Quinta-feira, 23 de Abril de 2015

Em 2017 voltam a falar do assunto

 

Em 2008, noticiámos aqui no VERDADEIRO OLHAR que a Câmara Municipal de Paredes já tinha uma solução para a comunidade cigana instalada no centro da cidade de Paredes, solução essa que seria transmitida em primeira mão ao Presidente da República, que, por essa altura, visitou o concelho.

 

Os ciganos que se instalaram em Paredes há quase 30 anos vivem neste momento amontoados em barracas, mais ou menos improvisadas com tábuas de madeira a fazer de paredes e chapas a servirem de telhas. O crescimento abrupto, nos últimos anos, da população ali instalada obrigou algumas famílias a uma engenharia cada vez mais arrojada e são visíveis barracas com dois andares. No entanto, as condições de segurança e de higiene continuam como há 30 anos: invisíveis.

 

São precárias as condições de sobrevivência das mais de 120 pessoas que moram no acampamento localizado em plena cidade de Paredes. Desde logo, caminhos de terra batida entre dezenas de barracos de madeira e chapa. Casas de banho não existem, até porque a água vem, ao balde, da fonte pública situada à entrada do acampamento ou de uma mina que existe no local e que é desinfectada, regularmente, pelos próprios ciganos com anti-séptico. Já a luz existe, mas retirada de forma ilegal dos postos da EDP mais próximos. Foi esta a forma que encontraram para poderem ligar os electrodomésticos.

 

Desde o tempo de Granja de Fonseca que assistimos a mais recuos do que avanços nas negociações para encontrar um local digno para instalar estas famílias.
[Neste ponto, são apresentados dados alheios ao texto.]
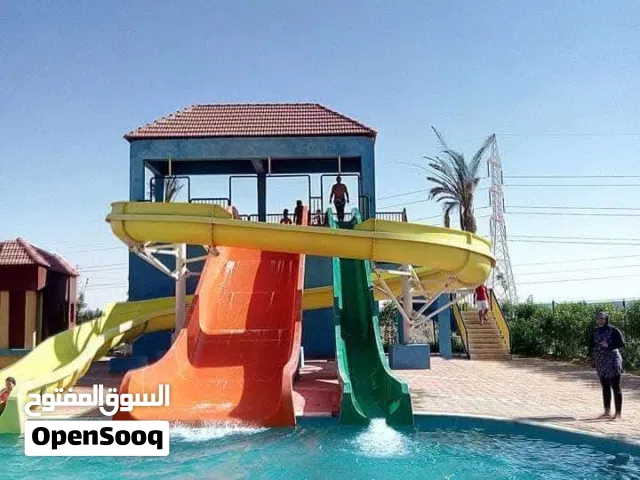 شاليه للبيع فى فيستا مارينا العلمين الجديده الساحل الشمالي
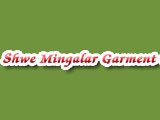 Shwe Mingalar Garment Co., Ltd. Garment Factories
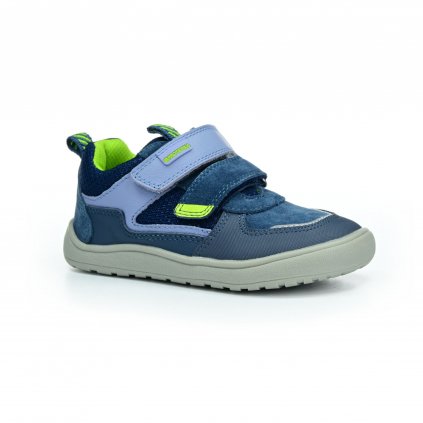 childrens shoes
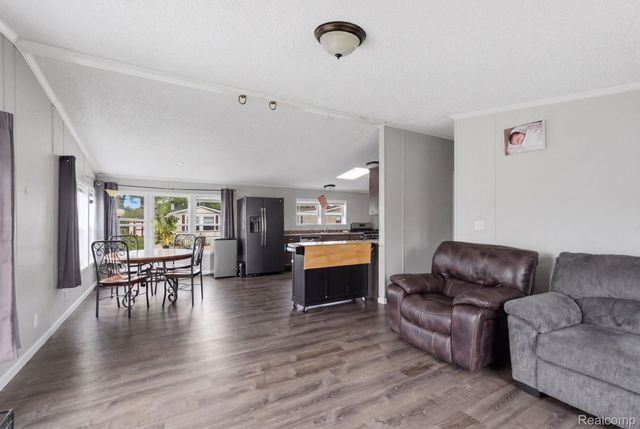 29585 Cambridge Court, Chesterfield Township, MI 48051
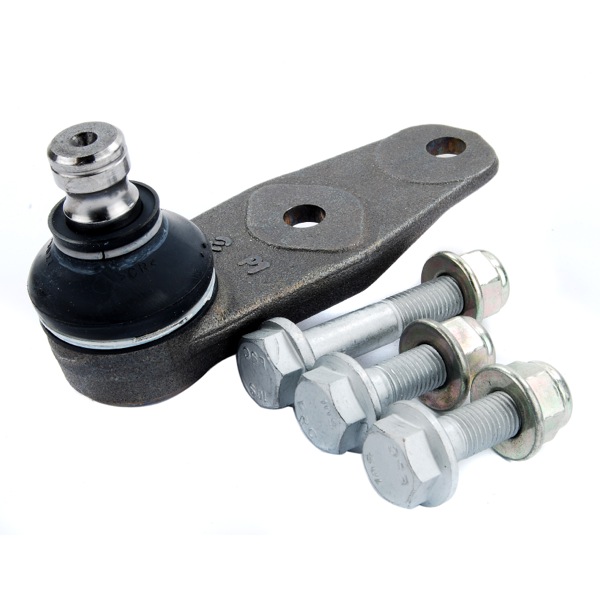 Lemforder Ball Joint 617745155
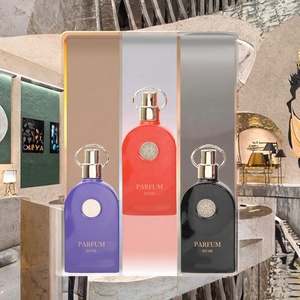 Perfume en Spray Shenzhen Yogo Techno, el Más Vendido Transfronterizo, <span class=keywords><strong>para</strong></span> Hombre y <span class=keywords><strong>Mujer</strong></span>, de Larga Duración, Mini, Moderno, Floral, <span class=keywords><strong>para</strong></span> <span class=keywords><strong>Mujer</strong></span> - Product Image 3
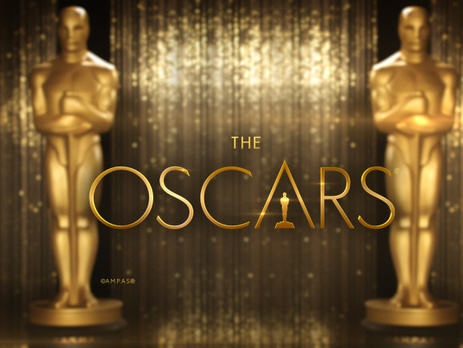 Объявлены номинанты на получение премии 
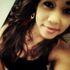 Elauna Pettigrew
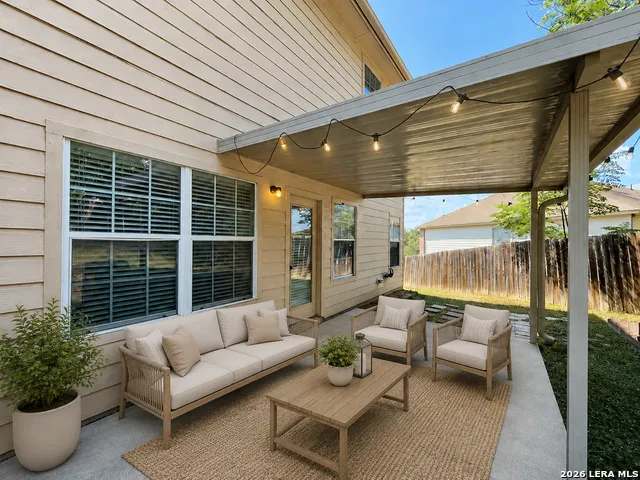 13358 Tusayan Universal City, TX 78148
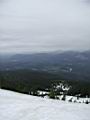 mount-pilchuck-snow-26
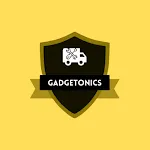 Gadgetonics | Indus Appstore | App Icon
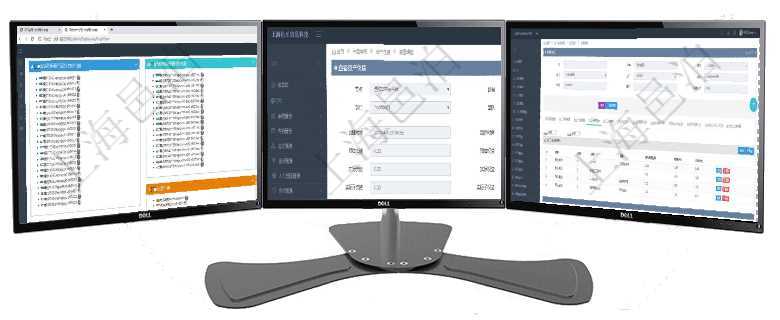 項目管理軟件固定資產管理總經理儀表盤可以查看資產項目進度表，包括每個類別不同資產折舊進度條、產通過項目管理軟件產品管理模塊可以維護和查詢產品資產負債信息，比如：單位、部門、團隊、說明、創建在項目管理軟件MES生產制造管理系統查詢加工明細信息時，還返回了關聯的加工設備配置：序號、設備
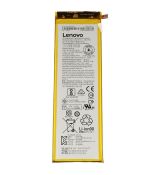 Lenovo originální baterie L15D1P31 4000 mAh pro Yoga Tab 3 Pro / YT3-X90L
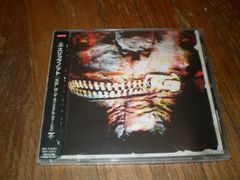 VICIOUS RUMORS 非売品シングル アルバム5枚 ミニアルバム - メルカリ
Nunca foi possível encontrar uma solução para um problema que marcou os últimos anos da vida política e social da cidade. A última solução foi apresentada, ainda no mandato anterior, por Celso Ferreira. No entanto, acabou por não sair do papel, aparentemente, porque todos querem resolver o problema dos ciganos, desde que não os tenham à porta da sua casa. A solução apresentada por Celso Ferreira passava pela construção de uma pequena “aldeia cigana” na freguesia da Madalena, a poucos quilómetros do centro da cidade, o que poderia ter sido, senão uma solução, pelo menos uma melhoria das condições de vida e de segurança dos habitantes relativamente ao actual acampamento. Na altura, o Partido Socialista e o CDS-PP, que juntamente com um vereador do PSD tinham a maioria no executivo municipal, opuseram-se fortemente e acabaram por inviabilizar o projecto.

 

Até hoje, nem autarquia nem oposição voltaram a falar do assunto. Possivelmente, só nas próximas autárquicas se voltarão a lembrar deles e estarão, novamente, dispostos a ajudar aquelas 120 pessoas.